Define B'(f) = Uncalled if B(f) = Uncalled
= j if B(f) = j in Jump
= Unknown otherwise.
Suppose B'(f) = Uncalled.
Then B(f) = Uncalled.
Further, forall (g, f, j) in N. B(g) = Uncalled
and forall (g, f) in T. B(g) = Uncalled, because B is safe.
Hence, forall (g, f, j) in N. B'(g) = Uncalled
and forall (g, f) in T. B'(g) = Uncalled.
Then C(B')(f) = if f = fm
then Unknown
else lub ({j | (h, g, j) in N and B(h) <> Uncalled}
U {B(h) | (h, g) in T})
= Uncalled
= B'(f).
Suppose B'(f) = j in Jump.
Then B(f) = j.
Further, forall (g, f, j') in N. B(g) = Uncalled or j = j'
and forall (g, f) in T. B(g) = Uncalled or B(g) = j, because B is safe.
Hence, forall (g, f, j') in N. B'(g) = Uncalled or j = j'
and forall (g, f) in T. B'(g) = Uncalled or B'(g) = j'.
Then C(B')(f) = if f = fm
then Unknown
else lub ({j | (h, g, j) in N and B(h) <> Uncalled}
U {B(h) | (h, g) in T})
<= Uncalled
= B'(f).
Suppose B'(f) = Unknown.
Then C(B')(f) <= Unknown = B'(f).
Hence, C(B') <= B'.
Therefore, A' = lfp(C) <= B (by the Fixed-Point Theorem).
Suppose B(f) = Uncalled.
Then A'(f) <= B'(f) = Uncalled.
Hence, A'(f) = Uncalled.
Suppose B(f) = j in Jump.
Then A'(f) <= B'(f) = j.
Hence, A'(f) <= j.
Suppose B(f) = h in Fun.
Then A'(f) in {Uncalled, Unknown} U Jump (by previous claim).
Suppose A'(f) = j in Jump.
Then there exists (g, f, j) in N such that A'(g) <> Uncalled.
Hence, there exists a path of calls from fm to g.
Then B(g) <> Uncalled (by previous claim).
Hence, B(f) in {j, Unknown} (because B is safe).
But B(f) = h in Fun. ==><==
Hence, A'(f) in {Uncalled, Unknown}.
Now define a directed graph G = (Node, Edge) where
Node = Fun U {Root}
Edge = {(Root, fm)}
U {(Root, f) | A'(f) <> Unknown}
U {(f, g) | (f, g) in T and A'(f) <> Uncalled
and A'(g) = Unknown}
U {(Root, g) | (f, g, j) in N and A'(f) <> Uncalled
and A'(g) = Unknown}
Claim: For all f in Fun, there is a path from Root to f in G.
Proof:
If A'(f) = <> Unknown, then (Root, f) in Edge (by second clause).
If A'(f) = Unknown,
then there is a path of calls from fm to f
(because A' = lfp(C) and A'(f) <> Uncalled).
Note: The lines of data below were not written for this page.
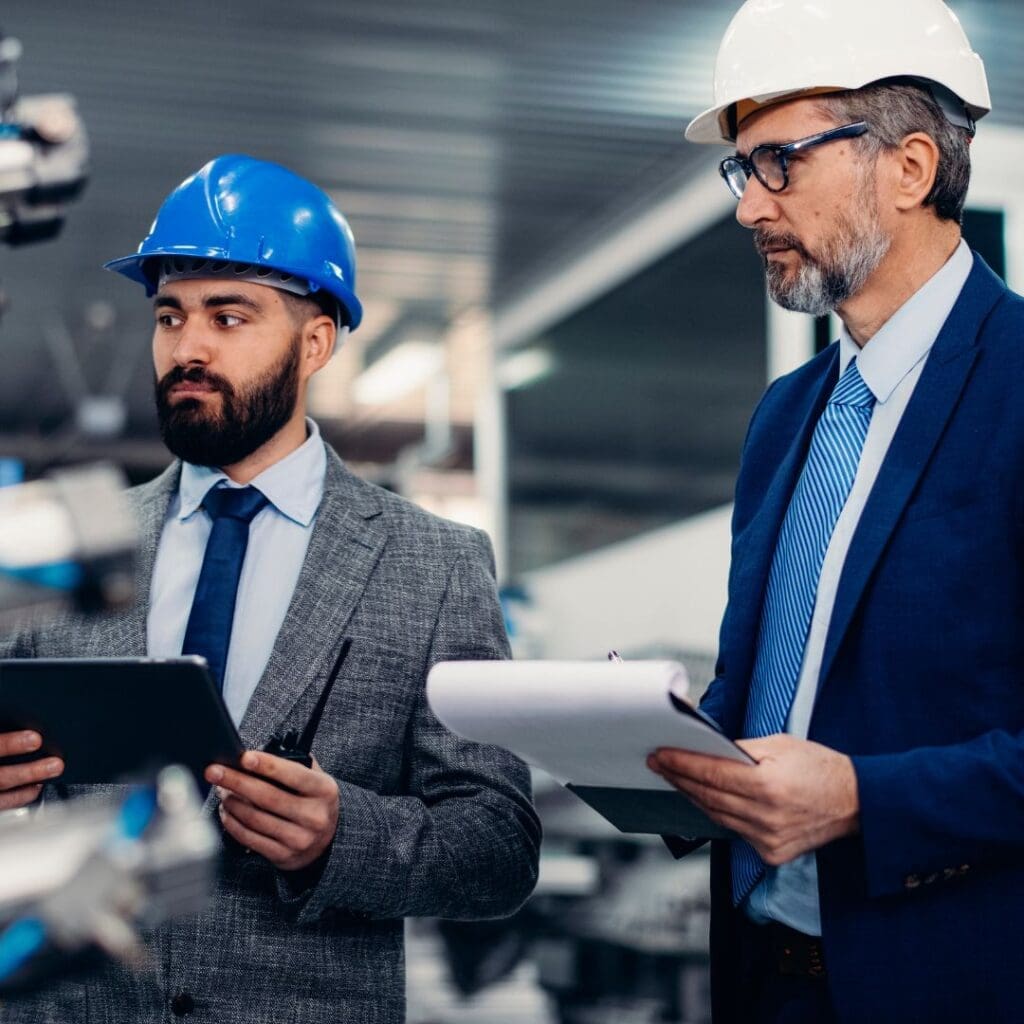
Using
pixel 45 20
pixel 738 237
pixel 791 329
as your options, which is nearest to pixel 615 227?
pixel 738 237

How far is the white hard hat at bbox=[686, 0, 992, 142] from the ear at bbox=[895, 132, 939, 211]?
82 millimetres

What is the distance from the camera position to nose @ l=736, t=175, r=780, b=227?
2.20 metres

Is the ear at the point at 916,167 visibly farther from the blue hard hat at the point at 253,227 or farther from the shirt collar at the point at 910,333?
the blue hard hat at the point at 253,227

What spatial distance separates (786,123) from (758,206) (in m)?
0.13

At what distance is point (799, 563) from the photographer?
2117 millimetres

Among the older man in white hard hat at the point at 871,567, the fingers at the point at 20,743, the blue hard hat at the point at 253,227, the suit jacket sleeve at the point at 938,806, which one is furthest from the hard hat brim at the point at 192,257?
the suit jacket sleeve at the point at 938,806

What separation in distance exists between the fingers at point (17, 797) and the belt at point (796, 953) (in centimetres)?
102

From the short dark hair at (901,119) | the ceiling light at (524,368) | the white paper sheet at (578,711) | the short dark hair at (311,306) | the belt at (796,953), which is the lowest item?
the belt at (796,953)

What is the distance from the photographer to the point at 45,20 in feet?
21.6

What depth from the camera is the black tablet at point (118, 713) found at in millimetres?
1776

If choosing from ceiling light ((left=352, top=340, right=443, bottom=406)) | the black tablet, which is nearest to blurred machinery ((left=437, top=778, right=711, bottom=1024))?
the black tablet

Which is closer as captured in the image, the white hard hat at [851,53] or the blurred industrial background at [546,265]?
the white hard hat at [851,53]

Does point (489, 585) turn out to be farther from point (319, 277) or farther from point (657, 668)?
point (657, 668)

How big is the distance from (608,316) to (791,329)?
2369 mm
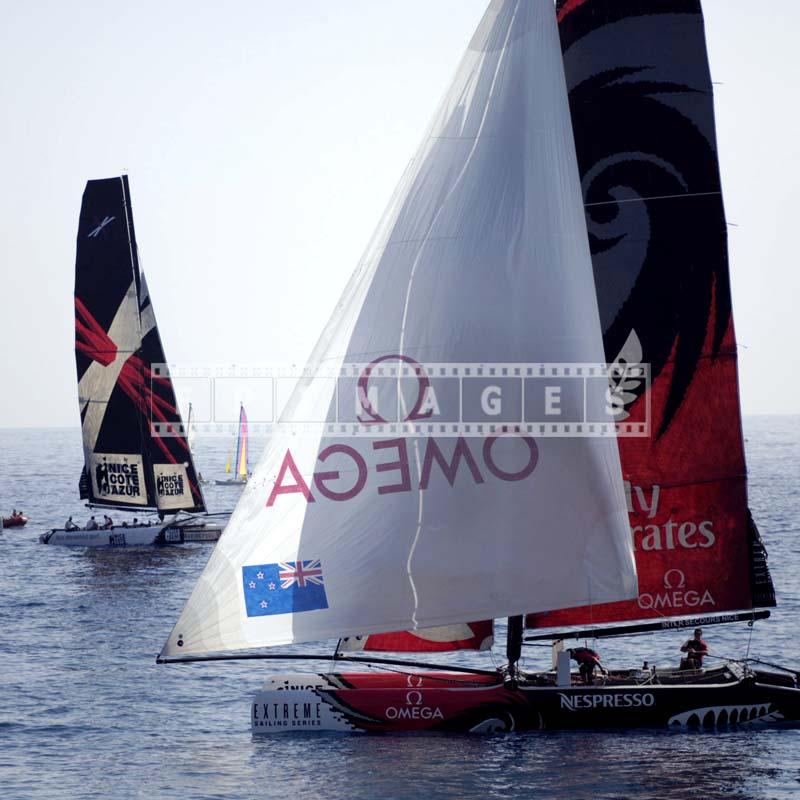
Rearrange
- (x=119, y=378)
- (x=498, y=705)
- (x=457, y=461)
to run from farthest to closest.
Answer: (x=119, y=378) → (x=498, y=705) → (x=457, y=461)

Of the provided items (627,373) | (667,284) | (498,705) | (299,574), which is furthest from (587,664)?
(667,284)

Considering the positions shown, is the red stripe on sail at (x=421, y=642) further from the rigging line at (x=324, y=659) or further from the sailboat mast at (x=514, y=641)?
the sailboat mast at (x=514, y=641)

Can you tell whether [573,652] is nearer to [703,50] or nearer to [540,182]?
[540,182]

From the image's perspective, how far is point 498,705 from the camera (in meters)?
27.3

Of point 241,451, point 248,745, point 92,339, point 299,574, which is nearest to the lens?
point 299,574

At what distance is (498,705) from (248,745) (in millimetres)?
5615

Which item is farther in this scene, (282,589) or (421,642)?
(421,642)

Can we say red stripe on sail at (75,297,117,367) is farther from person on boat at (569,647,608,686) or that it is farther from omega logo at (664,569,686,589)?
omega logo at (664,569,686,589)

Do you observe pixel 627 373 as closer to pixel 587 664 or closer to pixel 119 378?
pixel 587 664

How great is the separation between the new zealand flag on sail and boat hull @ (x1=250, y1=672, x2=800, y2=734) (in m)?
4.25

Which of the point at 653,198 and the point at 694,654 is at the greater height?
the point at 653,198

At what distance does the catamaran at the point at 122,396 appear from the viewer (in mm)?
61750

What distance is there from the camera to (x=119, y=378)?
62.6 metres

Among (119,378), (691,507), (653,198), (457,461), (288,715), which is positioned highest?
(653,198)
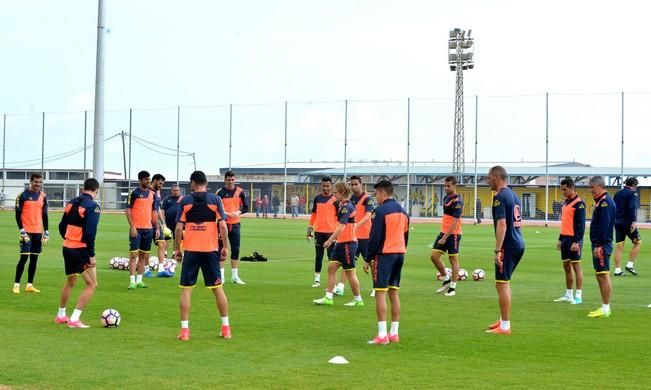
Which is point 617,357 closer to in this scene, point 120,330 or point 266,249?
point 120,330

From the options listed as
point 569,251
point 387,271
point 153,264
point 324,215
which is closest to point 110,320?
point 387,271

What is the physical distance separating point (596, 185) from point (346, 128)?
4878 cm

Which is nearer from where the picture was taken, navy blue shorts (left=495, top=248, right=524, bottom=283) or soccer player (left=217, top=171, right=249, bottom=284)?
navy blue shorts (left=495, top=248, right=524, bottom=283)

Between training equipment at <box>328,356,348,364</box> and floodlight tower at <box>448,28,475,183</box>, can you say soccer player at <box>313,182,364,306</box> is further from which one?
floodlight tower at <box>448,28,475,183</box>

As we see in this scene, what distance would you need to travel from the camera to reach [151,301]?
16.7m

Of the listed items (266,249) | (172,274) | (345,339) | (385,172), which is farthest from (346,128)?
(345,339)

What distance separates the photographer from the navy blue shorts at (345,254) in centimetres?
1659

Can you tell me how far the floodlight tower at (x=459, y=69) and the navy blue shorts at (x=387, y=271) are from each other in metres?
49.3

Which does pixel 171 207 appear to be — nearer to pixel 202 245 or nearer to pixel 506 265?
pixel 202 245

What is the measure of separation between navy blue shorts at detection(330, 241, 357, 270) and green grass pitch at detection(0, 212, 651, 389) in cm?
82

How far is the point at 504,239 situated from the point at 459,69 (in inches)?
2258

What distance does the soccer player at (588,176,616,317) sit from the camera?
15.2 metres

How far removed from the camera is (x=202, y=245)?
12477mm

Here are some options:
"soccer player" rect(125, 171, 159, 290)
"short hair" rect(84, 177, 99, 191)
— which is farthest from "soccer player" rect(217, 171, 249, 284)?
"short hair" rect(84, 177, 99, 191)
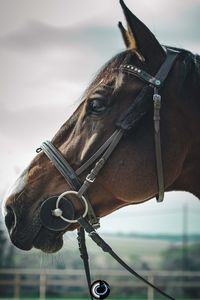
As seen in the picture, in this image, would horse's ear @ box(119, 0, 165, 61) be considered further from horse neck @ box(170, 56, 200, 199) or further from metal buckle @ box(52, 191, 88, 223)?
metal buckle @ box(52, 191, 88, 223)

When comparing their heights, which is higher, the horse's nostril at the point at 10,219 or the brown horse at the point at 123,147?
the brown horse at the point at 123,147

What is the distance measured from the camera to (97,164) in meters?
3.37

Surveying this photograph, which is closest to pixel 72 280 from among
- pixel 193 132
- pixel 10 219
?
pixel 10 219

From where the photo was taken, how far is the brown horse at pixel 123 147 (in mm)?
3371

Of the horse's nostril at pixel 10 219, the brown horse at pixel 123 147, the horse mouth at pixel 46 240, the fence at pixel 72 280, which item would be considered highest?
Answer: the brown horse at pixel 123 147

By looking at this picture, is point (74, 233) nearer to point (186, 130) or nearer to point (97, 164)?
point (97, 164)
If the last call on this path is a nontail call (g, f, j),
then (Root, f) in Edge (by fourth clause).
Otherwise, consider the longest suffix of this path that consists
of all tail calls: (f0, f1) (f1, f2) ... (fn-1, f)
If forall i, A'(fi) = Unknown,
then there is a path from f0 to f in G (by third clause).
If f0 = fm,
then (Root, f0) in Edge (by first clause)
and there is a path from Root to f in G.
If f0 <> fm,
then there exists (g, f0, j) in N
and (Root, f0) in Edge (by fourth clause)
and there is a path from Root to f in G.
If exists k, A'(fk) <> Unknown and forall i > k, A'(fi) = Unknown
then there is a path from fk+1 to f in G (by third clause)
and (Root, fk) in Edge (by second clause)
and there is a path from Root to f in G.
Let D be the dominator tree of G rooted at Root.
For f in Fun, let parent(f) be the parent of f in D.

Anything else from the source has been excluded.